De fato, Levantado do Chão é um romance que se aproxima de uma reportagem ao mostrar o destino conflituoso das pequenas gentes e das grandes fomes que assolaram a região alentejana, devido à resistência ao regime que antecedeu a Revolução dos Cravos. Já Memorial do Convento é um livro de ficção histórica que se passa desde a Idade Média e avança até o século 20. Começa com a construção do Convento de Mafra, no reinado de D. João V. Depois de muita dificuldade, o rei e a rainha conseguem ter um herdeiro, na verdade, uma menina, Maria Rebeca, que se casa com um nobre espanhol.

Destaque ainda para o casal Baltazar e Blimunda. Eles se conhecem e se apaixonam num auto de fé da Inquisição, quando a mãe de Blimunda é acusada de bruxaria. O casal fica nove anos separado e se encontra em outro auto da fé em Lisboa. Só que, desta vez, quem está sendo queimado é Baltazar.

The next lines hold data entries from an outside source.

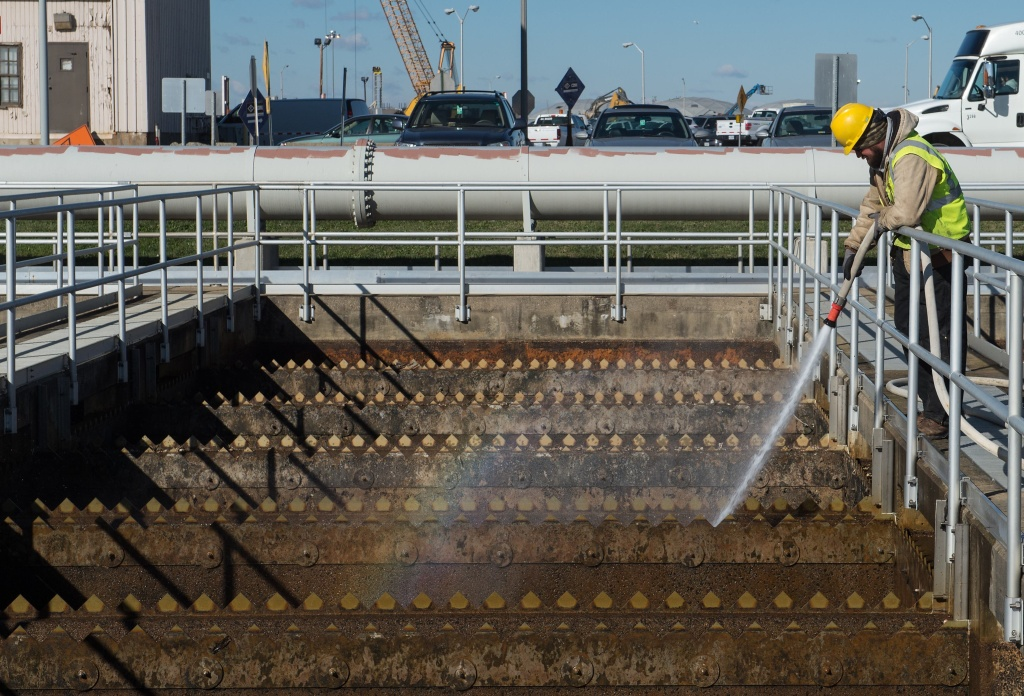 A worker cleans a wastewater pool at DC Water's Blue Plains plant in Washington, DC, on November 23, 2015. The U.S. EPA and the San Diego Regional Water Quality Control Board on Monday approved the city's permit application to operate the Point Loma Wastewater Treatment Plant for another five years despite it being the only facility of its kind not to meet federal standards.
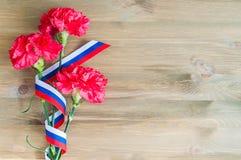 Rote Gartennelken und russisches Flaggenband, die auf dem hölzernen Hintergrund liegt Lizenzfreies Stockfoto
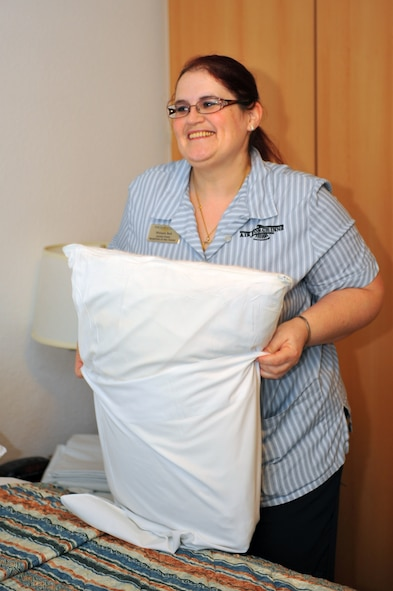 SPANGDAHLEM AIR BASE, Germany – Michaela Back, Eifel Arms Inn custodial worker, puts a clean pillow case on a pillow during a daily room cleaning in Bldg. 409 here Nov. 30. Eifel Arms Inn recently changed its policy to allow customers to make reservations more than 30 days in advance in an effort to improve their occupancy and quality of service. (U.S. Air Force photo/Airman 1st Class Dillon Davis)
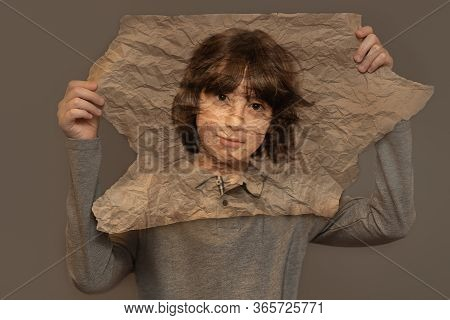 Portrait Of A Boy On Crumpled Paper. Creative Double Exposure Effect.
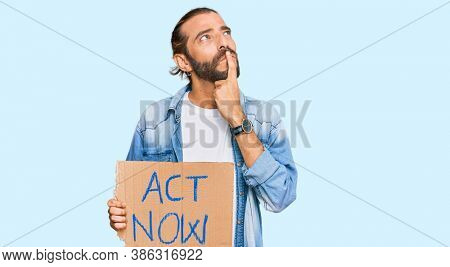 Attractive man with long hair and beard holding act now banner serious face thinking about question with hand on chin, thoughtful about confusing idea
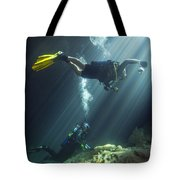 A Young Married Couple Scuba Diving Tote Bag by Michael Wood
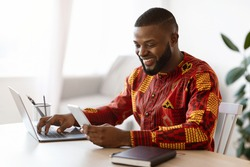 Cheerful Black Man In Traditional African Clothes Using Smartphone And Laptop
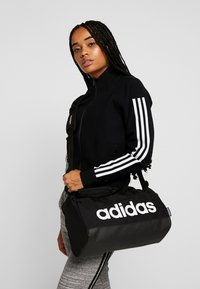 adidas Performance - LIN DUFFLE XS - Sports bag - black/white - 5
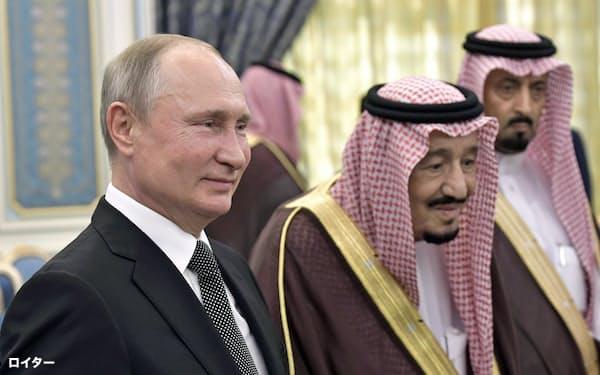 14日、プーチン大統領はサウジのサルマン国王と会談し、関係強化に意欲を示した(リヤド)=ロイター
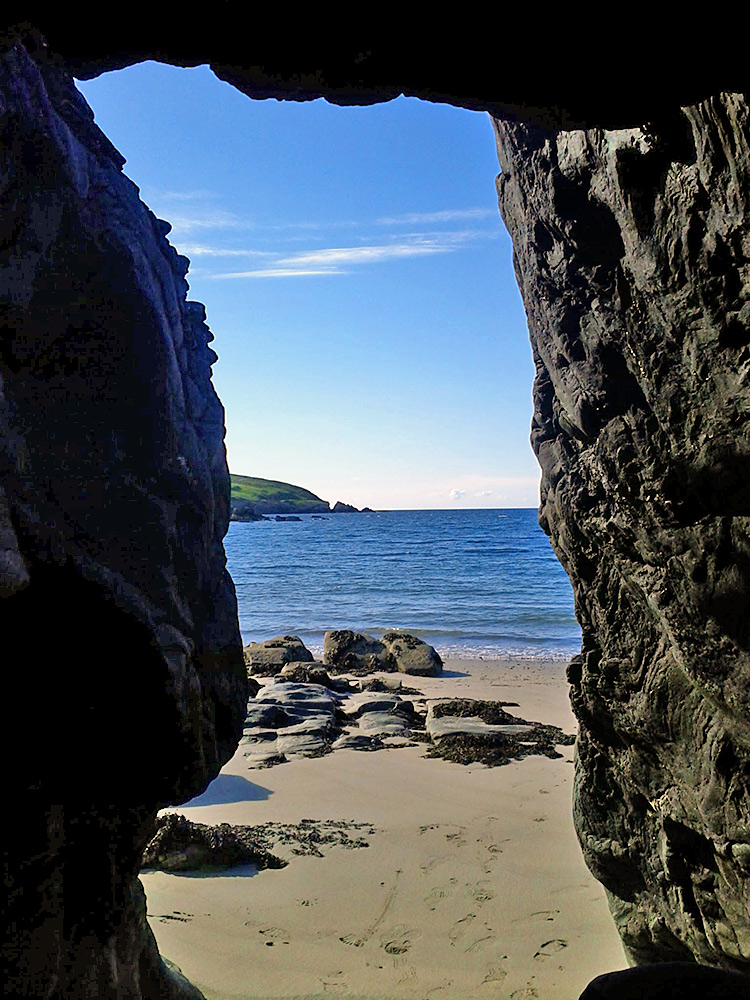 Picture of a view out from between rocks/small cave over a beach and a bay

A atualidade da obra de Saramago revela-se cada vez com mais força – basta compararEnsaio sobre a Cegueira Ensaio sobre a Lucidez com a profunda crise moral que marca as nações europeias hoje. “Creio que os intelectuais, os pensadores, têm uma capacidade antecipatória extraordinária”, comenta Pilar. Fazia tempo que Saramago vinha reclamando um humanismo que nos libertasse da maldição de sermos considerados consumidores, e não cidadãos com todos os direitos. Ele tinha muita confiança nas capacidades cívicas de seus semelhantes, sempre que se decidissem a exercê-las. O mal é que, por negligência, covardia moral, comodidade ou por nos darmos por vencidos, preferimos ser cegos,podendo ser lúcidos e ativos. Como às vezes demonstra a parte mais viva da sociedade que irrompe sem programação, como ocorreu no Brasil recentemente.”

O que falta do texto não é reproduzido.